GOAL OF THE EXERCISE - Find the line containing "Pink Satin Sweetheart" in the material below, then please transcribe it and each line after it exactly, without the pictures.

RECORDED DATA below:

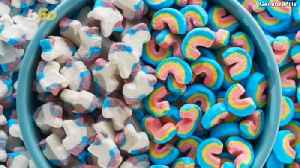 Lucky Charms is Giving Away 15,000 Marshmallows Only Boxes, Here's How to Get Your Hands on a Box [Video]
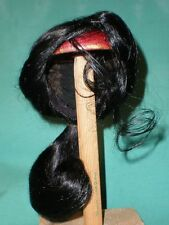 "doll wig/ human hair 9"" to 10""  black with ponytail"
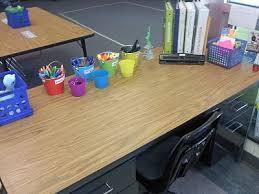 Classroom Desk Set Up The Teacher U0027s Desk Setting Up The Classroom Series Clutter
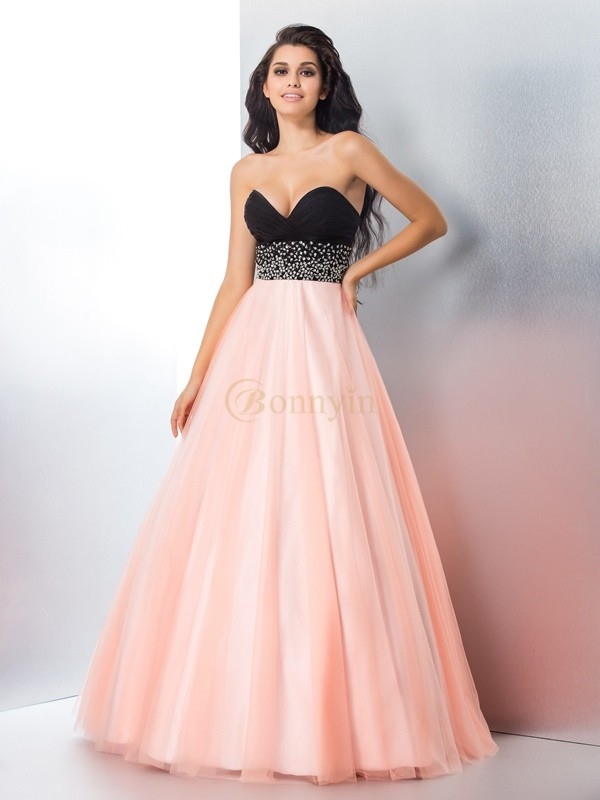 Pink Satin Sweetheart Ball Gown Floor-Length Prom Dresses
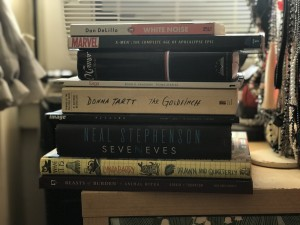 books and comics cohabitating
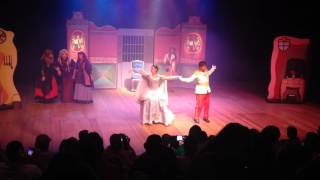 Cinderela - Dança com o príncipe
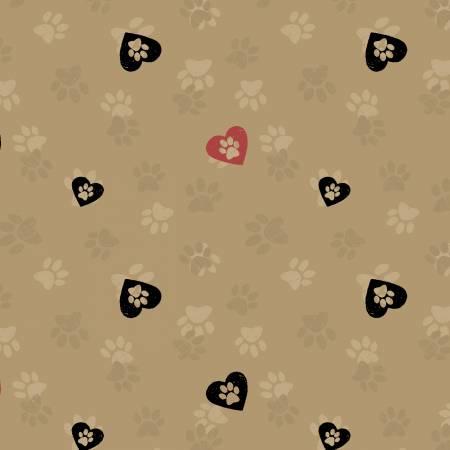 Clothworks - Wigglebutts Y2842-65 Caramel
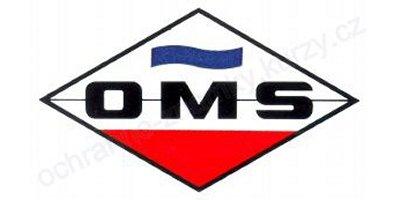 OMS Kläranlagen GmbH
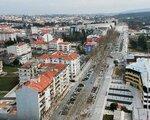 Aurea Fátima Hotel Congress & Spa, Lisbona - last minute počitnice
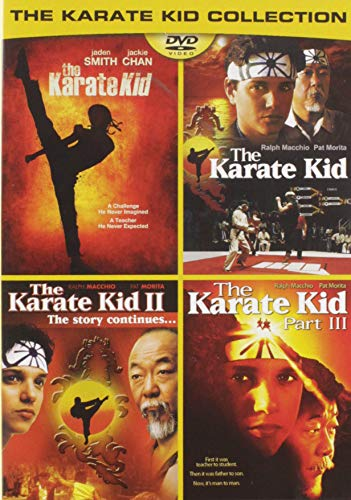 The Karate Kid Collection (The Karate Kid / The Karate Kid 2 / The Karate Kid 3) [DVD] [Italia]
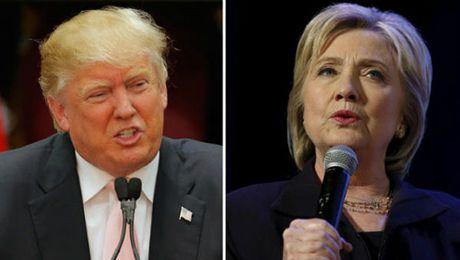 Hillary Clinton dan truoc Donald Trump hai trieu phieu pho thong - Anh 1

End of RECORDED DATA.

RESPONSE AREA -
 Pink Satin Sweetheart Ball Gown Floor-Length Prom Dresses
 books and comics cohabitating
 Cinderela - Dança com o príncipe
 Clothworks - Wigglebutts Y2842-65 Caramel
 OMS Kläranlagen GmbH
 Aurea Fátima Hotel Congress & Spa, Lisbona - last minute počitnice
 The Karate Kid Collection (The Karate Kid / The Karate Kid 2 / The Karate Kid 3) [DVD] [Italia]
 Hillary Clinton dan truoc Donald Trump hai trieu phieu pho thong - Anh 1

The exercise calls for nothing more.